Nardini's Concerto per Violino in mi minore (Violin Concerto in E minor), was recorded by Pinchas Zukerman, violin, and members of the Los Angeles Philharmonic, on CBS Masterworks, in the 1970s, now available in "Vivaldi, Nardini & Viotti: Italian Violin Concertos", ETERNA 2009.

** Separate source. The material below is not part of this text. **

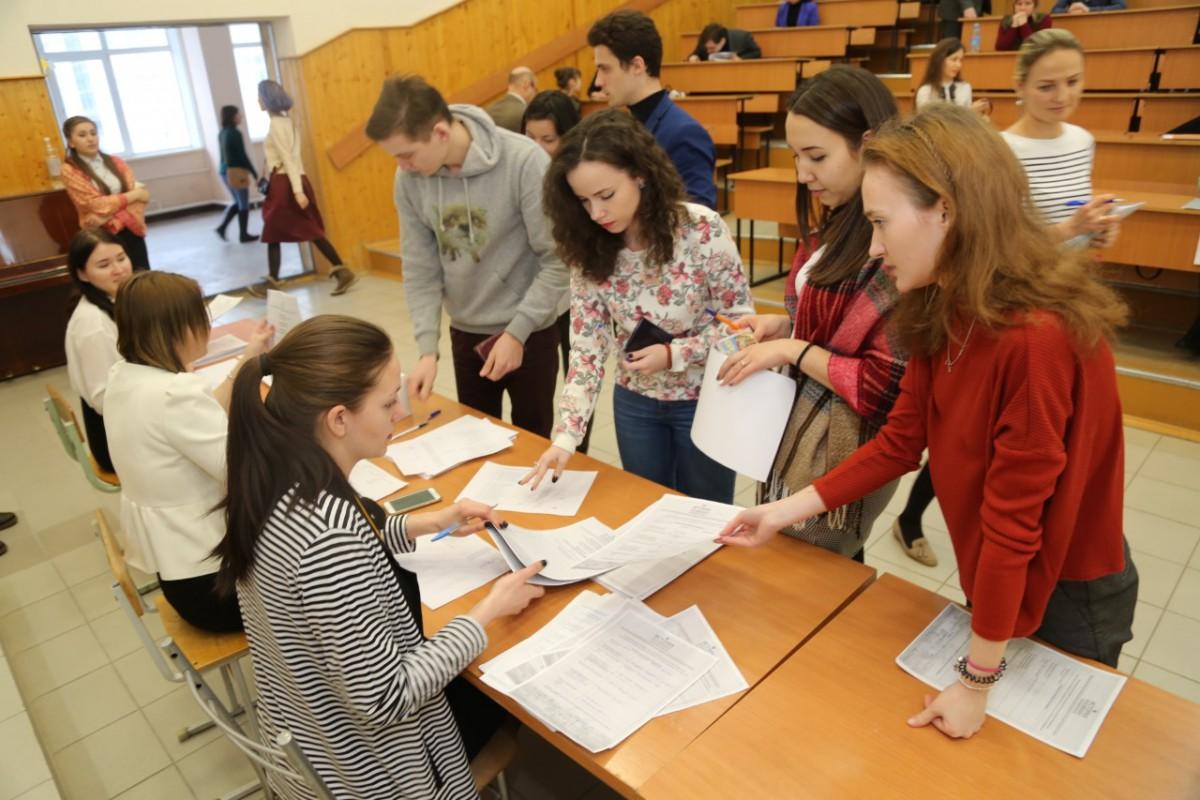 прошёл региональный этап III Всероссийской Олимпиады по истории российского предпринимательства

A Concerto for Violin in F major, Op. 1, No. 3 was performed on a Stradivarius violin by Andrea Cappelletti with the European Community Chamber Orchestra in 1992. The recording was released in 1998 on Koch Schwann Musica Mundi 3-8711-2 under the title, Tribute to Stradivarius: Virtuoso Violin Concertos.

A Violin Concerto in E minor performed by Mischa Elman and the Chamber Orchestra of the Vienna State Opera, Vladimir Golschmann conducting, was digitally remastered and appeared in 1993 on Vanguard Classics OVC 8033 as part of The Mischa Elman Collection.

Four violin concertos (in C major, G major, D major, and A major) were recorded in 2001, featuring Mauro Rossi as performer and conductor, on Dynamic CDS392.

His Six String Quartets are performed by Quartetto Eleusi on Brilliant Classics.

The ensemble Ardi Cor Mio performed four violin sonatas from manuscripts in various European museums and recorded them in 2007 on Tactus TC 721401.

Henryk Szeryng plays Nardini, Vieuxtemps, Ravel & Schumann. Violin Concerto in E minor. SWR Sinfonieorchester, Hans Rosbaud.

Ensemble Alraune recorded the duets for two violas on NovAntiqua Records.

The Austrian Eduard Melkus recorded the Violin Concerto in E-flat major with the Capella Academica, Vienna, conducted by August Wenzinger on Archiv Produktion 198370 in February 1966.